Methodology. The base model is a frozen PaLM-540B prompted with a few human-written trajectories, one to six per task. For HotpotQA and Fever the action space is a small Wikipedia API, search[entity], lookup[string], and finish[answer], and reasoning is dense, alternating with actions roughly one to one. The thoughts do real work, decomposing the question ("I need to search x, then find y"), extracting facts from an observation, doing commonsense or arithmetic, reformulating a failed search, and synthesizing the final answer. For the interactive ALFWorld and WebShop tasks, where a solution can run more than 50 actions, thoughts appear sparsely at decision points so the trajectory fits the context window. To squeeze more out of the QA setup, the authors add a fallback. When ReAct can't finish within a step budget, hand off to chain-of-thought with self-consistency, and when self-consistency is shaky, hand back to ReAct.

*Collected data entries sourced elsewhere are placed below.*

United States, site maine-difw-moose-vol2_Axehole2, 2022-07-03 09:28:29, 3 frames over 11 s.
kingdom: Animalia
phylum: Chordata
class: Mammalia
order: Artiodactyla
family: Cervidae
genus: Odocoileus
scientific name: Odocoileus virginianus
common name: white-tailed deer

Results with effect sizes. On HotpotQA the raw exact-match numbers are close, Standard 28.7, chain-of-thought 29.4, Act 25.7, ReAct 27.4, with the best result from the ReAct and self-consistency combination at 35.1. The real win shows in the failure analysis. Chain-of-thought's false-positive rate from hallucination is 14% against ReAct's 6%, and hallucination makes up 56% of chain-of-thought's failures versus 0% of ReAct's. On Fever, ReAct scores 60.9 against chain-of-thought's 56.3. The interactive tasks are where ReAct dominates. On ALFWorld its best run hits 71% success against 37% for the trained BUTLER baseline, an absolute gain near 34 points, consistent across six trials. On WebShop it adds 10 points of success over the prior best, learning from one or two examples against thousands.

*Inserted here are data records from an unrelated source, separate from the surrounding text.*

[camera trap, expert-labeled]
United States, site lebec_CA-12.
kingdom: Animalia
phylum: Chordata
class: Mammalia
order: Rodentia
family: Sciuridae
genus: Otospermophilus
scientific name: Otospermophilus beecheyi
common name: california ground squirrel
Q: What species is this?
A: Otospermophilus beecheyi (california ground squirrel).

Limitations and open questions. A non-informative search derails the reasoning, accounting for 23% of ReAct's errors, and the agent can fall into repeating the same thought and action. Forcing every claim to be grounded also raises the reasoning-error rate above chain-of-thought's. And the prompting setup is capped by the context window, so complex tasks with large action spaces need more demonstrations than fit, which the paper's preliminary fine-tuning experiments begin to address.

My assessment

The authors got the core call right, and the field has been blunt about it. ReAct is the skeleton of the modern tool-using agent. The think-then-act-then-observe loop is what sits under web agents, coding agents, and retrieval-augmented systems, and the abstraction that made it work is almost embarrassingly small, a thought is just an action that returns nothing and edits the context. That's the kind of idea that looks obvious only after someone writes it down.

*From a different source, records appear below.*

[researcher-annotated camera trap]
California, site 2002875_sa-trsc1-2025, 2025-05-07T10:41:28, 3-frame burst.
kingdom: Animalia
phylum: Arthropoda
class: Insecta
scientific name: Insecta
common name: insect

What the paper undersold is the same thing it was honest about. The raw QA accuracy barely moved, and a reader skimming the HotpotQA table could miss the point. The point was never the headline metric. It was that the failure modes changed shape, hallucination going to zero, and that the agent became inspectable, because a human can read the thoughts and edit them. That inspectability turned out to matter more than two points of exact match, since it's what lets people trust and correct an agent in the loop. The soft spot they named, brittleness to bad retrieval, is real and still with us, and the context-window limit they flagged is exactly what pushed the next wave toward fine-tuning on trajectory banks and toward pairing ReAct with reinforcement learning. None of that dents the core. Letting a model think and act in the same trace, so each one catches the other's mistakes, was most of what an agent needed.